32. MOVING COIL INSTRUMENT – PERMANENT
MAGNET TYPE
Principle :
when a current carrying conductor is placed in
magnetic field it is acted upon by a force which tends
to move it to one side and out of the field. This
movement of coil is used to measure current or
voltage.
33. Construction
• This instrument consists of a
permanent magnet and a
rectangular coil of many turns
wound on a light aluminium or
copper former inside which is an
iron core
• The sides of the coil are free to
move in the two air gaps between
the poles and core
• To the moving coil spindle is
attached, a pointer is attached to the
spindle to move over a calibrated
scale.
34. Working
• A magnetic field of sufficient density is produced by
the permanent magnet.
• The moving coil carries the current or a current
proportional to the voltage to be measured.
• Hence, an electromagnetic force is produced which
tends to act on the moving coil and moves it away
from the field.
• This movement makes the spindle move and so the
pointer gives a proportionate deflection
35. • Deflecting torque : It is directly proportional to the
current or the voltage to be measured. So, the instrument can
be used to measure direct current and dc voltage.
• Control torque : Spring control.
• Damping torque : Eddy current damping.Damping is
electromagnetic by eddy currents induced in the metal frame
over which the coil is wound.
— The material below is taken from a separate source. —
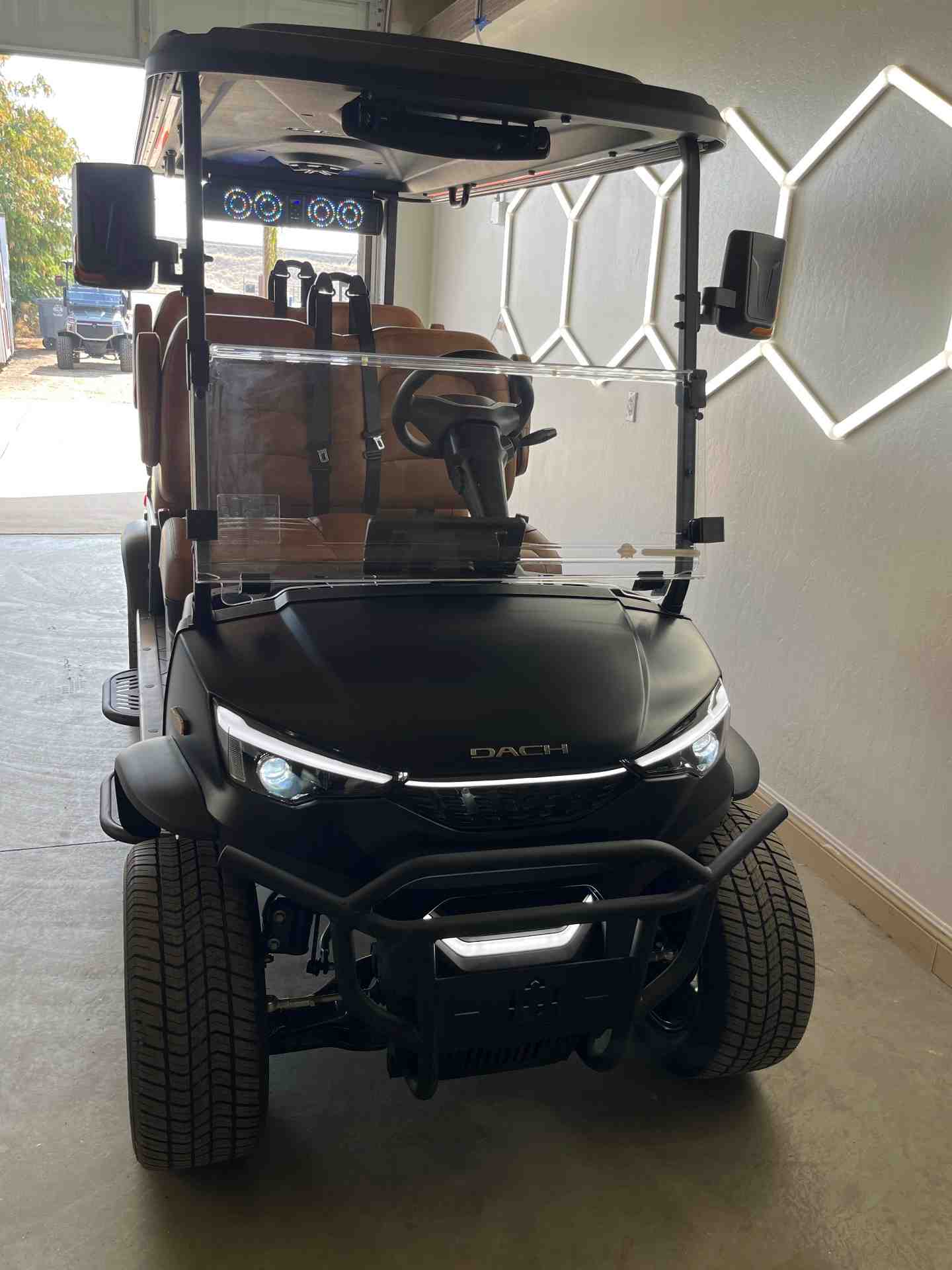 New 2026 Dach Apollo Gen 2 in Matte Black — photo 2 of 8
Since the frame moves in an
intense magnetic field, the induced eddy currents are large and
damping is very effective.
36. The permanent-magnet moving coil (PMMC) type instruments
have the following advantage and disadvantages:
ADVANTAGES
1. They have low power consumption
2. Their scales are uniform and can be designed to extend over and arc of 1700 degree or
so
3. They possess high (torque/weight) ratio.
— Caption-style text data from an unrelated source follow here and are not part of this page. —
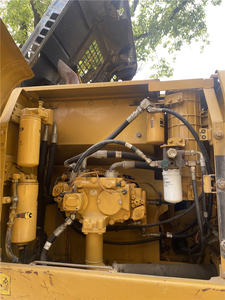 ใช้สำหรับรถขุดตีนตะขาบ CAT320 ขนาด 20 ตัน พร้อมระบบไฮดรอลิกเต็มรูปแบบ เครื่องยนต์และปั๊มแท้ - Product Image 5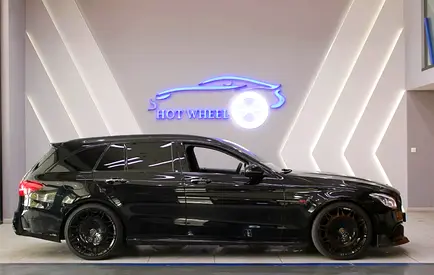 2018 Mercedes-BENZ C-CLASS 缩略图 4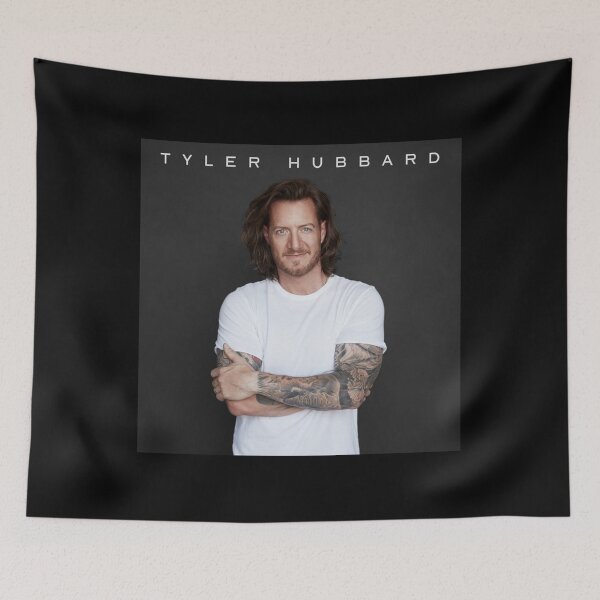 Item preview, Tyler Hubbard - Tyler Hubbard album 2023 designed and sold by jerryhaileno.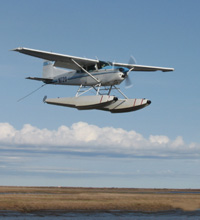 Float plane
4. They can be modified what the help o f shunts and resistances to cover a wide range of
currents and voltages.
5. They have no hysteresis loss.
DISADVANTAGES
1. Due to delicate construction and the necessary accurate machining and assembly of
various parts, such instruments are somewhat costlier as compared to moving iron
instruments.
2. Some errors are set in due to the ageing of control springs and the permanent magnets.